The exact time of the 2013 Winter Solstice, when the Earth’s axial tilt is farthest away from the sun, was 17.11pm on 21 December, however it is generally accepted that the celebration takes place at dawn and therefore access was permitted at Stonehenge earlier that morning.
It was a particularly special occasion for 4 week old Jim Lobb who had his baby naming ceremony performed by Rollo Maughfling, the Archdruid of Stonehenge and Britain. Parents Kirsty and Dan brought the infant forward for a blessing and the crowd all joined in three cheers for him.
Over the last few years, the popularity of Winter Solstice has grown considerably, with many families and young people joining the druid and pagan community in the celebrations. Three years ago, 2,000 people attended Winter Solstice, in 2012 more than 5,000 people attended and in 2013 more than 3,500 attended, despite the heavy rain and high winds.
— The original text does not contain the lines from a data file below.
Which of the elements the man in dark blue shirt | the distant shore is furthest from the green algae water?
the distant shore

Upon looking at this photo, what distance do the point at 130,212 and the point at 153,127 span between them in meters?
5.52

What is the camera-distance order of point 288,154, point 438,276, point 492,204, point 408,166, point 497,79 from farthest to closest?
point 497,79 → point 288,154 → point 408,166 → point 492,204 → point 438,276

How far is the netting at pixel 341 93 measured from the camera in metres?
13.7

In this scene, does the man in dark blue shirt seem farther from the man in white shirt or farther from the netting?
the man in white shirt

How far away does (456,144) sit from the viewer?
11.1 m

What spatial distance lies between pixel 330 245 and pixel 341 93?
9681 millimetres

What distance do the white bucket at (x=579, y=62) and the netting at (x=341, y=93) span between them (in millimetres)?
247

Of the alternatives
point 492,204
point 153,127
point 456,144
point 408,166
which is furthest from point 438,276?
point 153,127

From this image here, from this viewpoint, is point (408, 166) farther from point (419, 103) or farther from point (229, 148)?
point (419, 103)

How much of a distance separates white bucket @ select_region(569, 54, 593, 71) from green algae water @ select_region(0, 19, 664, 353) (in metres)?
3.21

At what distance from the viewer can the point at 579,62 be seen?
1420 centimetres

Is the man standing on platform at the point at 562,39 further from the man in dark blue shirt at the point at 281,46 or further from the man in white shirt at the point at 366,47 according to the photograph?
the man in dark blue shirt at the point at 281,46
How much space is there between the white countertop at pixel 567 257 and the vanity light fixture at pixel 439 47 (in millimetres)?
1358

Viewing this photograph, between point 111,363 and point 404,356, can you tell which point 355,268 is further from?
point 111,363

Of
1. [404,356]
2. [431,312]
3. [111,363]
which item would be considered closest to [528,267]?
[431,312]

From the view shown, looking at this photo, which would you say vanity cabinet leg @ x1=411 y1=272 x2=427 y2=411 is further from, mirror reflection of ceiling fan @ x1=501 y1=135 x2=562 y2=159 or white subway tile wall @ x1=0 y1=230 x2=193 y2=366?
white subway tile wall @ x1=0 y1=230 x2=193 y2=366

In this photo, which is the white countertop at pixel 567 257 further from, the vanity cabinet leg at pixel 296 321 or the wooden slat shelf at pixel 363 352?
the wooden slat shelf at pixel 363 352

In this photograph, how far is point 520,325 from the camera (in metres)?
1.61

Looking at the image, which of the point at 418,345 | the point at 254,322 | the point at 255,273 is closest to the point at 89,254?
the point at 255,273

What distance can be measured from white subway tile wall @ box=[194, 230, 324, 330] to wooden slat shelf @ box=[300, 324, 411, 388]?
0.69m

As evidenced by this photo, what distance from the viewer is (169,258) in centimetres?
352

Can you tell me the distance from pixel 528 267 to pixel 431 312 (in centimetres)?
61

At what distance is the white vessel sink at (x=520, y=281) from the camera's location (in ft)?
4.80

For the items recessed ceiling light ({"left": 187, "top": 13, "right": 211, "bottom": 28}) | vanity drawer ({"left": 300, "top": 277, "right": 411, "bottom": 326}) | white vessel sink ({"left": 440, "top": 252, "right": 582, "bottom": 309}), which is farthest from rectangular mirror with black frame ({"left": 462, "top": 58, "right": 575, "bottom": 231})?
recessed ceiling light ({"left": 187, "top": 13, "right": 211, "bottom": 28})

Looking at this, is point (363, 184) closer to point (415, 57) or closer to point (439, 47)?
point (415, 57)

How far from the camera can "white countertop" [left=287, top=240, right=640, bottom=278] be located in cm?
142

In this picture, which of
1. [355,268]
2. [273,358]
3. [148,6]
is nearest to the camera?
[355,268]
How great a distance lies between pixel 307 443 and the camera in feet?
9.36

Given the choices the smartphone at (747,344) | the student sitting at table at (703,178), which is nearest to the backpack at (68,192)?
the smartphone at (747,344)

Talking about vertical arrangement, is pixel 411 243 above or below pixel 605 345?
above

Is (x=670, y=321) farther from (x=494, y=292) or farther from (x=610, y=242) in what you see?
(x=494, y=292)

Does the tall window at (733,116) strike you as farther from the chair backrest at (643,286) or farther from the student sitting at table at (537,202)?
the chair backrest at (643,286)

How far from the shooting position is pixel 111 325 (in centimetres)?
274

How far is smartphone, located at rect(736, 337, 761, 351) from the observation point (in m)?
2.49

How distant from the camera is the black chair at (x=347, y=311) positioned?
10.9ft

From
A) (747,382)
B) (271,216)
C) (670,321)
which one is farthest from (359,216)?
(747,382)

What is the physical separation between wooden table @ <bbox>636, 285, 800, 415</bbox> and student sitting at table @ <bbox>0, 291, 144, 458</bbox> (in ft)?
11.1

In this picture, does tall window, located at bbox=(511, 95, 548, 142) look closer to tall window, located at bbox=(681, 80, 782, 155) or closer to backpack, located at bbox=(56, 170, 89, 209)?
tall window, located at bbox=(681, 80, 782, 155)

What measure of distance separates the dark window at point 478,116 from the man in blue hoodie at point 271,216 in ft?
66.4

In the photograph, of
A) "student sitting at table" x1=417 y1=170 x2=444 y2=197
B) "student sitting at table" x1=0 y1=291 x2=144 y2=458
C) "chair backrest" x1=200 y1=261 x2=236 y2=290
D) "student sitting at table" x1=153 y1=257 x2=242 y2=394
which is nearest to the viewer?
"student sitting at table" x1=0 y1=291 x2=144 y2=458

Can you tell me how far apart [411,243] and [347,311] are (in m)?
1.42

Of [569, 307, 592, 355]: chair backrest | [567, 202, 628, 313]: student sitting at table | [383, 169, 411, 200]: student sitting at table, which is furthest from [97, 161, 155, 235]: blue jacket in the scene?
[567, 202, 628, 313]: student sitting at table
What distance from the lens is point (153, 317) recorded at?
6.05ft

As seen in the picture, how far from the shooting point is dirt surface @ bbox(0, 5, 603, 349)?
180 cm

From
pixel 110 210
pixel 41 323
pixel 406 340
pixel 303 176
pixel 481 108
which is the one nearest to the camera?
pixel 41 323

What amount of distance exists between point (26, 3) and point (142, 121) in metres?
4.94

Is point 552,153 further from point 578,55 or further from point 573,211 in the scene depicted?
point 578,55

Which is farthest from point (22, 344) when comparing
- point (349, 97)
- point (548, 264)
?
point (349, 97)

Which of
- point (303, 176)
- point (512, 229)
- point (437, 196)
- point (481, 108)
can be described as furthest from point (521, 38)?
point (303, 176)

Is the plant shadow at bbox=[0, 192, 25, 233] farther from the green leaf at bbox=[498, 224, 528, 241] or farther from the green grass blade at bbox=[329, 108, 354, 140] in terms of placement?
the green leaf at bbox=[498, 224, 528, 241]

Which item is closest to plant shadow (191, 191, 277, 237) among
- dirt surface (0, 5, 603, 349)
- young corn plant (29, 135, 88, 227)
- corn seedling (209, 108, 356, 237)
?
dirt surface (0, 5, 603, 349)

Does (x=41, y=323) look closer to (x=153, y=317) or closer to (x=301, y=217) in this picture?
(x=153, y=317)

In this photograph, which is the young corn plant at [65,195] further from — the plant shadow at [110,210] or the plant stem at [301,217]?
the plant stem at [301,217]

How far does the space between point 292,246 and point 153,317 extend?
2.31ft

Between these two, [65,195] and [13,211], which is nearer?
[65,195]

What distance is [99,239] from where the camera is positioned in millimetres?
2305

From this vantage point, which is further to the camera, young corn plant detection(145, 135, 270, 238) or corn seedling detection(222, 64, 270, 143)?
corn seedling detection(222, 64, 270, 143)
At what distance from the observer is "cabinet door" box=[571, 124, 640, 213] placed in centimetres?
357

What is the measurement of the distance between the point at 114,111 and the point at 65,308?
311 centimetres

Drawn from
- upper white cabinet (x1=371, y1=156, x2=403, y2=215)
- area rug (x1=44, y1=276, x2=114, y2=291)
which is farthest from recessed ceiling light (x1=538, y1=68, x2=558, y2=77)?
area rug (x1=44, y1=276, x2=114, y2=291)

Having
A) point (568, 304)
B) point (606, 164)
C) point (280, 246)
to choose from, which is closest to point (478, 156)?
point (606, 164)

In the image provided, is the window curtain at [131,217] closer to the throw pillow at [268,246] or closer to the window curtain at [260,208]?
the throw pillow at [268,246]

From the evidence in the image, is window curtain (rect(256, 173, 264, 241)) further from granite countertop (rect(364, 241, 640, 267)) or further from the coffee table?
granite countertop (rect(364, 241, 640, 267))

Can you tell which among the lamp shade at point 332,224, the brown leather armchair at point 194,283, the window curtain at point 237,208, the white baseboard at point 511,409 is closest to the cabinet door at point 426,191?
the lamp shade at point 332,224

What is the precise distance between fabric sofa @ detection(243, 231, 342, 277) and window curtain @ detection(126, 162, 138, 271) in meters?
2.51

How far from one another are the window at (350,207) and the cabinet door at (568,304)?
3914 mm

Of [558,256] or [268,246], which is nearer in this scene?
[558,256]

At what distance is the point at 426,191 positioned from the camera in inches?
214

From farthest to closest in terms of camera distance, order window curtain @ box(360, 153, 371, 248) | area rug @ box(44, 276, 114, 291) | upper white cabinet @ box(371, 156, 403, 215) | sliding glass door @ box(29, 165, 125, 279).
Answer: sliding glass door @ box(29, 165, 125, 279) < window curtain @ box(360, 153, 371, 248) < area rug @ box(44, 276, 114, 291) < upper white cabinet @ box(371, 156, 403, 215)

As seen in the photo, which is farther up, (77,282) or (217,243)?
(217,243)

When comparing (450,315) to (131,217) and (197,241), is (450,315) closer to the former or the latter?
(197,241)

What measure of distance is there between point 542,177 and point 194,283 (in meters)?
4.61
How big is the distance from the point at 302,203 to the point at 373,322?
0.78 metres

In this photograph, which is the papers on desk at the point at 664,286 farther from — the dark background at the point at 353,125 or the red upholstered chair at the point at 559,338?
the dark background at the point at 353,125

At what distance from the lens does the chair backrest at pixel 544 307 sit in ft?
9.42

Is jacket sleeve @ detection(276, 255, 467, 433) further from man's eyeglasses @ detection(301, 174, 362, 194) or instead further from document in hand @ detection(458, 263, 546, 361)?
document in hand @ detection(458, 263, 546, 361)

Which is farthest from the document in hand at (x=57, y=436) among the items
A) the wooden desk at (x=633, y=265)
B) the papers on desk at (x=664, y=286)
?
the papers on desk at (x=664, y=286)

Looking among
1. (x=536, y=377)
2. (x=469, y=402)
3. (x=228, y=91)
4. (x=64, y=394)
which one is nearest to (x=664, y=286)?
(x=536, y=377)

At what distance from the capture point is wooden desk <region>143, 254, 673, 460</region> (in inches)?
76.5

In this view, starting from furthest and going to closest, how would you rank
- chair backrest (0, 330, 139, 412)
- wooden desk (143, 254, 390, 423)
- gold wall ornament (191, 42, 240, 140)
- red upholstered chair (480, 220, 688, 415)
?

Not all the druids took part in the central celebrations this year. Senior druid Arthur Pendragon led a counter celebration on the other side of the monument in protest at the human remains on display in the new visitors centre. The bones were excavated near Stonehenge in 2008.
It was the first time that a solstice has occurred since a section of the A344 has been laid to grass as part of the multi million pound revamp of the world Heritage site.
The public were able to use byway 12 and one side of the A344 for parking and a limited number were be able to park in the Stonehenge Visitor Centre Car Park.
A special Wiltshire and Dorset bus service ran from Salisbury Bus Station.